(Plain-text document sources)

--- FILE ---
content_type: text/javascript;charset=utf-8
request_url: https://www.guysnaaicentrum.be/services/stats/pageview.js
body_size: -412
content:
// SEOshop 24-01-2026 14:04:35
...
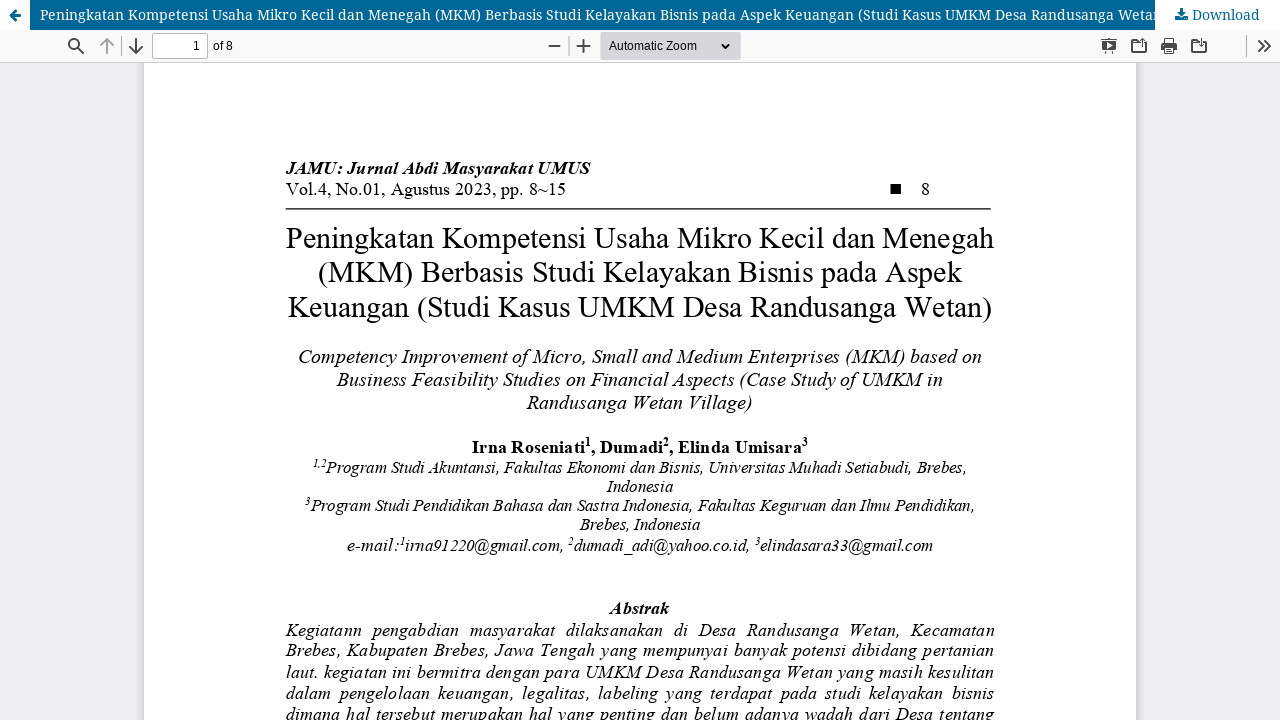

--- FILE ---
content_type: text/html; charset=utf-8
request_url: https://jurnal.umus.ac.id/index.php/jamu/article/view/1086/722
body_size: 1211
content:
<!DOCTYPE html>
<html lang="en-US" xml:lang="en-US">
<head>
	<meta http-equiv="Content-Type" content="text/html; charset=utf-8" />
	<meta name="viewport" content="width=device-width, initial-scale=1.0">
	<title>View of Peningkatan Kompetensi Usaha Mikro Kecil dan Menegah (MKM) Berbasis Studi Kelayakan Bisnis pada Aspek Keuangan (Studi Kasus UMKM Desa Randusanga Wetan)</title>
* * *
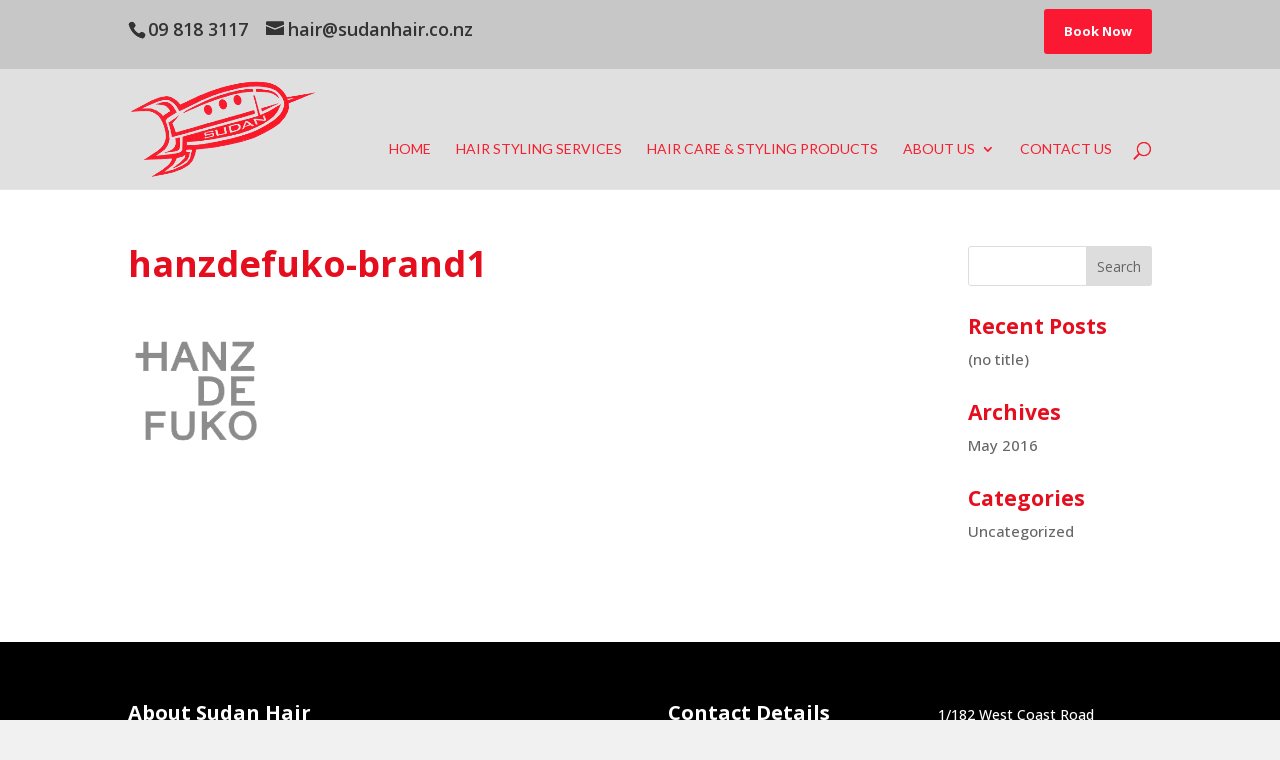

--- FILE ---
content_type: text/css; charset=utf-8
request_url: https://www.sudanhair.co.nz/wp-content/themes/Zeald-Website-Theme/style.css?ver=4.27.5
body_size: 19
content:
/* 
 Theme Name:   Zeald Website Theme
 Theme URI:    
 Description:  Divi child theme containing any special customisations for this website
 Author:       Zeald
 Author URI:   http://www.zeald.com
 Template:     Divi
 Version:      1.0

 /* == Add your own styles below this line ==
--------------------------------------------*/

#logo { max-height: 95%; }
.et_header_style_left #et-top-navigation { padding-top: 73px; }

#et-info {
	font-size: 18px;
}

• WORK INSTRUCTION
Gather up every line in the data above that contains the word "charset", copying each one.

• EXERCISE OUTPUT
content_type: text/javascript;charset=utf-8
content_type: text/html; charset=utf-8
	<meta http-equiv="Content-Type" content="text/html; charset=utf-8" />
content_type: text/css; charset=utf-8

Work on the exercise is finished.